Abstract
Purpose:
This study investigates the effect of UVA irradiation time on corneal collagen cross-linking (CXL) in an oxygen diffusion-limited approach. Recent reports suggest a dependence of the reaction on environmental oxygen while current models of the reaction do not account for this diffusion limit. We hypothesize that an oxygen dependent model of cross-linking can predict material property changes due to CXL. Here, we aim to develop such a model and validate it with experimental data.
Methods:
An empirical oxygen diffusion-limited reaction model of CXL was developed. The model was compared to tensile tests on porcine corneal strips before and after CXL to determine the elastic modulus increase at various strains.
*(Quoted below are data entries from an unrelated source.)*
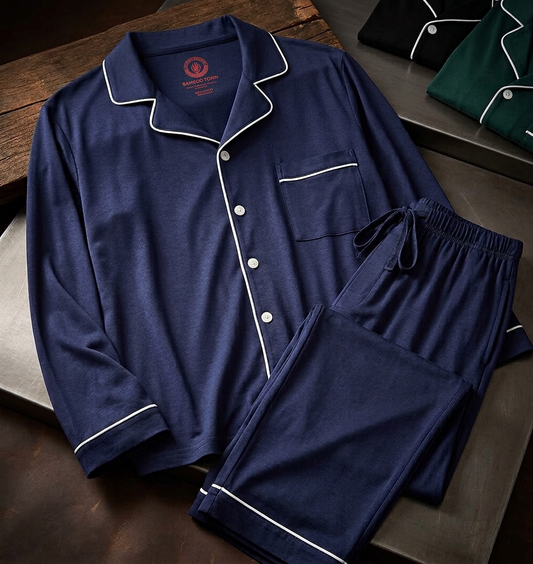 Hanare Bamboo Pajama Men Set
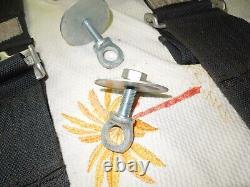 Vintage SIMPSON Auto Racing Seat Belt Shelby Cobra Hot Rod Lap Harness Corvette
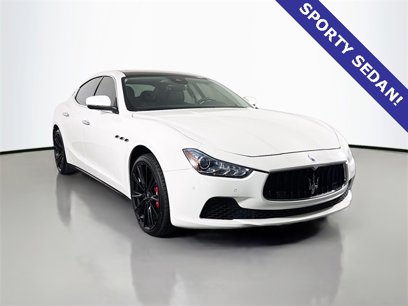 Used 2017 Maserati Ghibli S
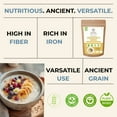 thumbnail image 5 of Spicy Pantry Whole Amaranth Seeds - 100% Natural, Raw, Vegetarian - 5 lbs Resealable Bag, 5 of 9
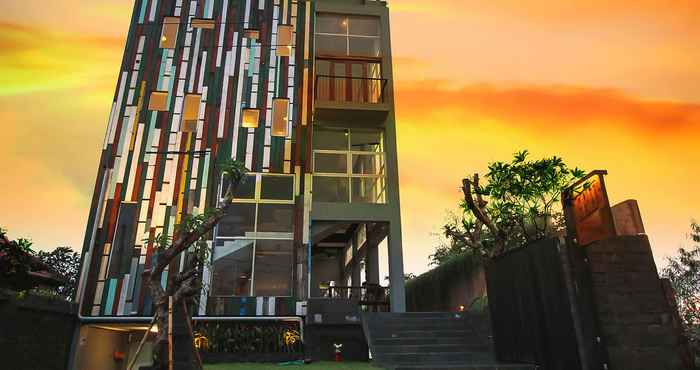 Exterior FRii Bali Echo Beach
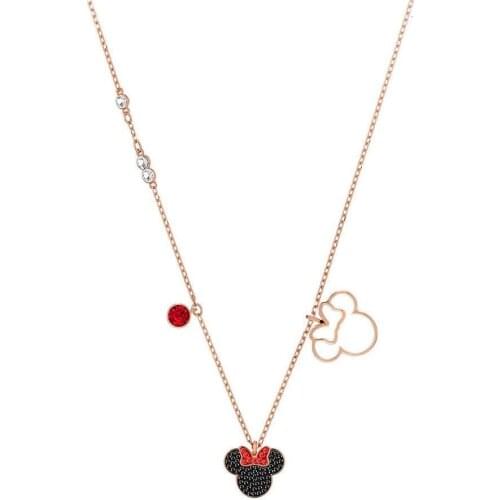 MANDY Trendy Trend My Black Mouse Necklace Gives Lovers Better Jewelry Anniversary Gift 5429090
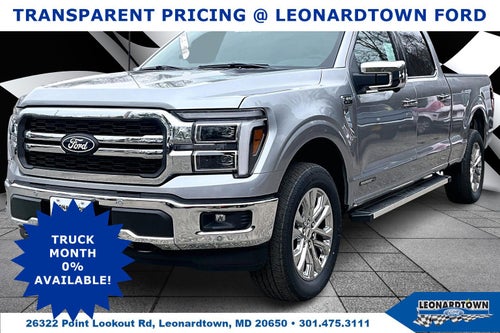 2026 Ford F-150 LARIAT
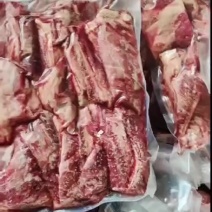 谷饲牛肋条颜色新鲜口感好价格便宜大量现货量大从优
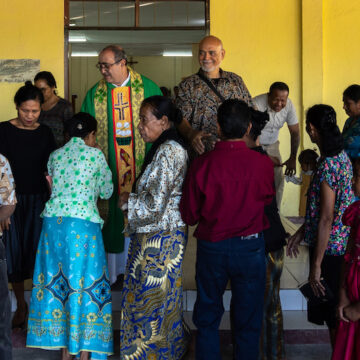 Iglesia en Timor Oriental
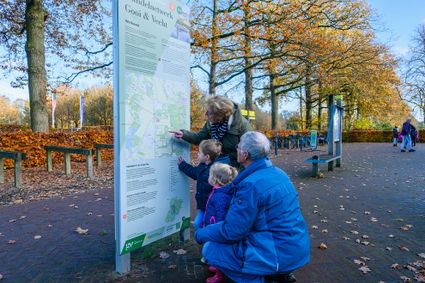 Landgoed Boekesteyn met TOP bord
Fluorescence recovery after photobleaching (FRAP) on corneal stroma in whole intact porcine eyes was also performed to determine the resulting increase in lateral-direction diffusivity, a marker for the CXL effect. The duration of the UVA light exposure was varied to realize the effect of time-dependent oxygen diffusion on the resulting changes in mechanical and transport properties.
Results:
The model predicts a nonlinear relationship between the total increase in oxidized substrate and UVA irradiation time. The percent increase in elastic modulus at 8 percent strain calculated from tensile tests fit well with the predictions from the model, and this increase after 30 minutes was used to determine the assumed linear relationship between the increase in oxidized substrate and increase in modulus. The model describes cross-linking occurring in a layer by layer fashion, as oxygen diffuses from the surface and reacts with the substrate. Results of FRAP agree with this description and reveal that not only the overall intensity, but the depth of the CXL effect is greatly dependent on UVA irradiation time.
Conclusions:
CXL depends on oxygen diffusion from the corneal surface. We present a CXL model dependent on oxygen that predicts the regional changes in material properties and validates these predictions with experimental data. The diffusion limit suggests that accelerated, high fluence CXL protocols, performed with decreased UVA irradiation time but equivalent total energy, do not yield equivalent results. In addition, this study supports exploring high-oxygen techniques in pursuing accelerated or enhanced protocols.